(Dataset excerpts)

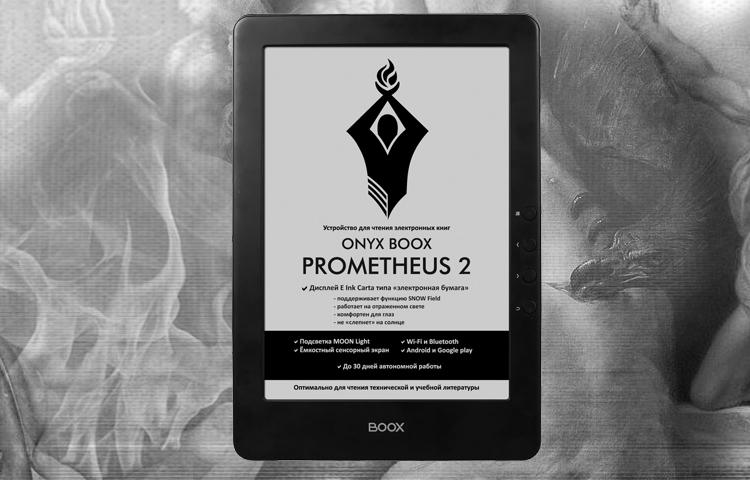 """Ридер Onyx Boox Prometheus 2 получил экран E Ink Carta размером 9,7 дюйма"""""""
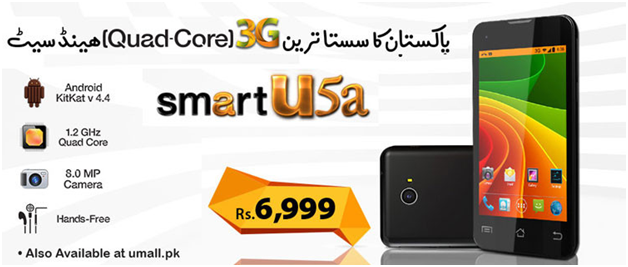 Ufone has announced the availability of upgraded version of last year successor U5 called U5a. The phone has been adorned with overall upgraded specs and display quality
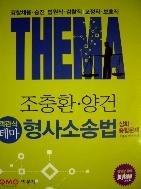 객관식테마 형사소송법 - 심화ㆍ종합문제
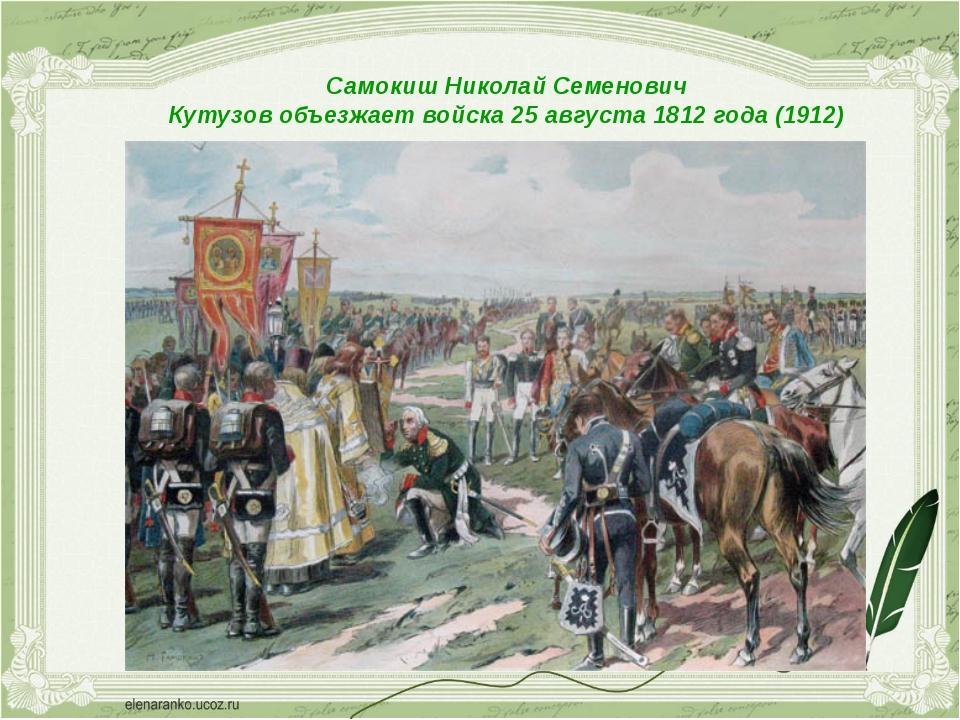 Самокиш Николай Семенович Кутузов объезжает войска 25 августа 1812 года (1912...
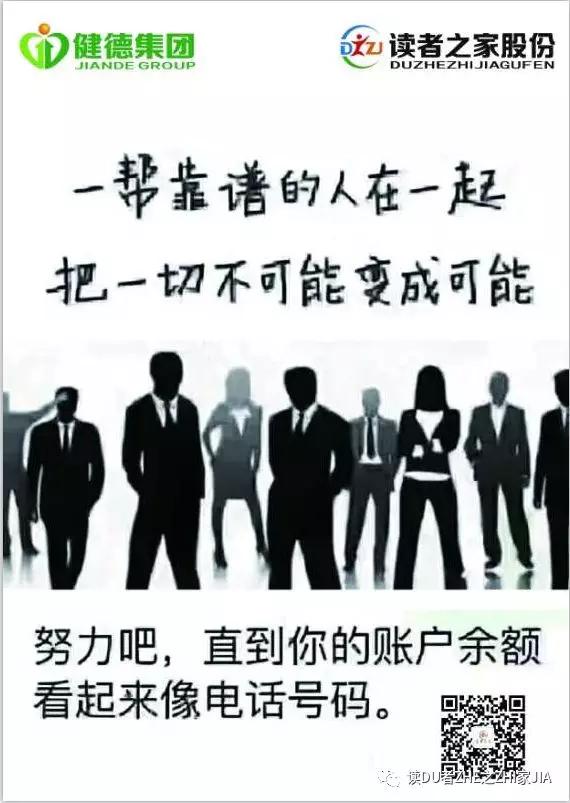 青海日报读者生活馆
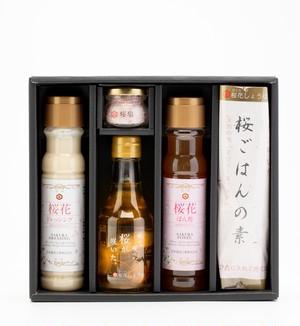 【新商品特別価格】桜花ぽん酢200ml ¥620→¥570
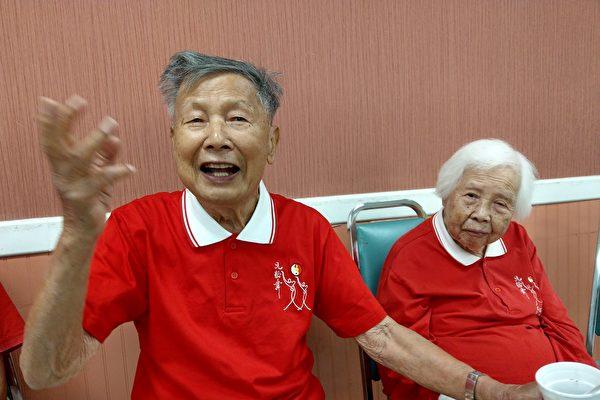 百歲人瑞 賴晉智鍾志暄相偕相守77載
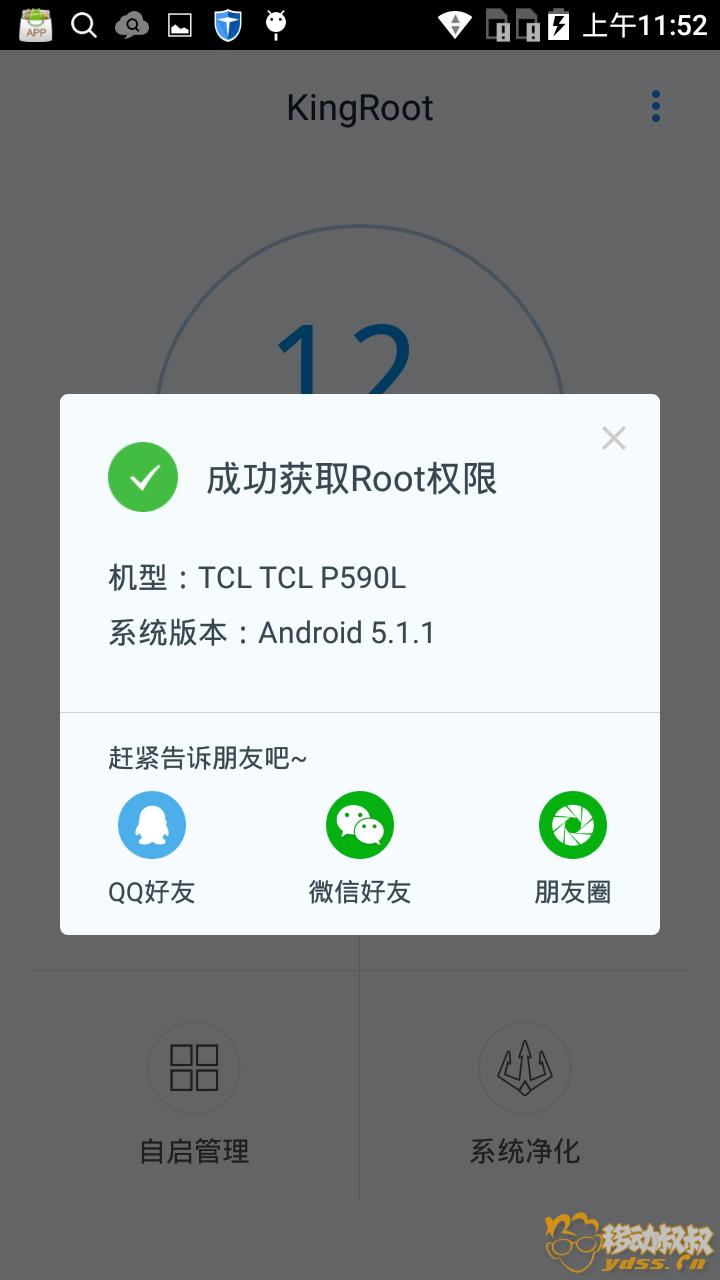 Screenshot_2016-01-15-11-52-58.png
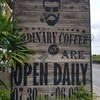 Ordinary Coffee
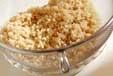 かやく玄米ご飯の下準備1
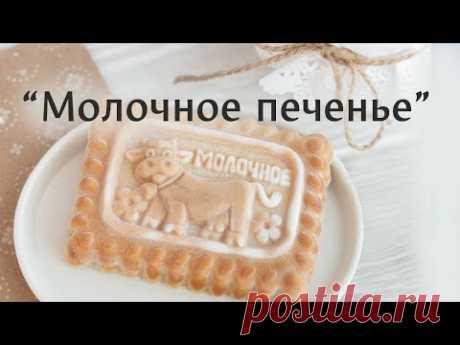 """Мыло """"Молочное печенье"""""""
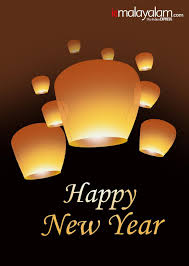 happy new year wishes quotes images messages status posters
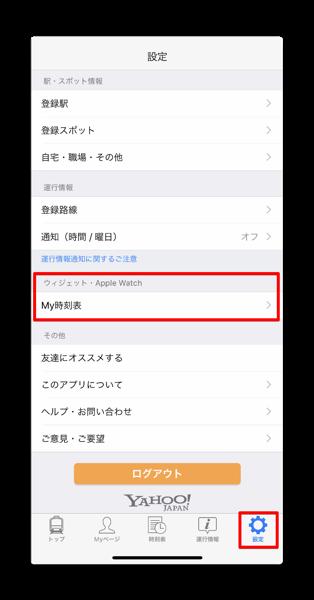 Yahoo Norikae 00001a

> [EXERCISE] Output only the stretch above from the line with "객관식테마 형사소송법 - 심화ㆍ종합문제" through the line with "かやく玄米ご飯の下準備1", reproduced exactly. Exclude pictures.

> [THE COMPLETED TASK]
 객관식테마 형사소송법 - 심화ㆍ종합문제
 Самокиш Николай Семенович Кутузов объезжает войска 25 августа 1812 года (1912...
 青海日报读者生活馆
 【新商品特別価格】桜花ぽん酢200ml ¥620→¥570
 百歲人瑞 賴晉智鍾志暄相偕相守77載
 Screenshot_2016-01-15-11-52-58.png
 Ordinary Coffee
 かやく玄米ご飯の下準備1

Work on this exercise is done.